After the failure of the global governance ideas of the 1990s and of the
neoconservative idealism of recent years -- in particular the doctrine of
democracy promotion -- people are looking for a sober way of balancing American
power with the country's national interests. Indeed, foreign-policy realists
are expected to make a comeback with the next administration.
What about in academe?
Not coincidentally, there has been a resurgence of interest in the history of
the IR discipline in academic circles. Academic critiques of President Bush's
Iraq adventure rest on assumptions identical to those found in early realist
critiques of the Vietnam war, for instance. When you hear John Mearsheimer criticizing Iraq, he is saying the same
thing that George Kennan was saying about the Vietnam War in the 1960s:
that it wasn't in the major interests of U.S. security. Many realist scholars
today are happy to see idealism -- even in its recent military guise -- being
defeated, because they know that their time is coming.

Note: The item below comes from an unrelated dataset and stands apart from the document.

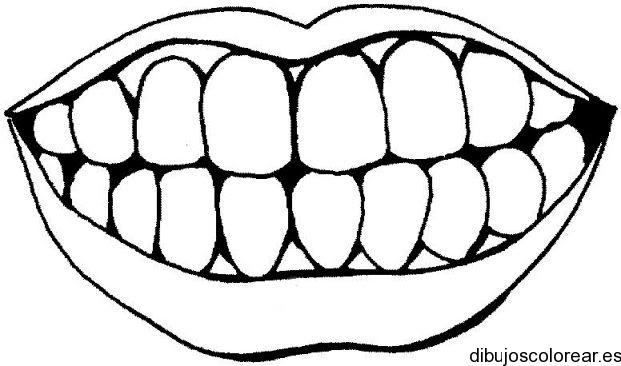 Dibujo De Una Sonrisa Con Dientes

What can we learn from going back to the origins of IR theory
that we don't already know?
Nowadays many people assume that IR is a secular social science. But if you go
back to the thinking of the discipline's founding fathers, you find a network
of people who were deeply inspired by Judeo-Christian theology and morals. They
were not very secular. Niebuhr for instance was a Protestant theologian; Thompson was a Christian realist; Kennan often spoke about "two
Kingdoms"; and Morgenthau was in many ways inspired by Carl Schmitt's political theology. In other words, one
can't maintain the rational character of our political concepts in contrast to
the supposedly irrational nature of politics in theocracies or religious
regimes. I am thinking in particular of the debate about whether or not a
country like Iran is amenable to deterrence. This is deeply flawed.
You have organized your Tarrytown workshop around some archival
findings of yours. Why are you taking this approach?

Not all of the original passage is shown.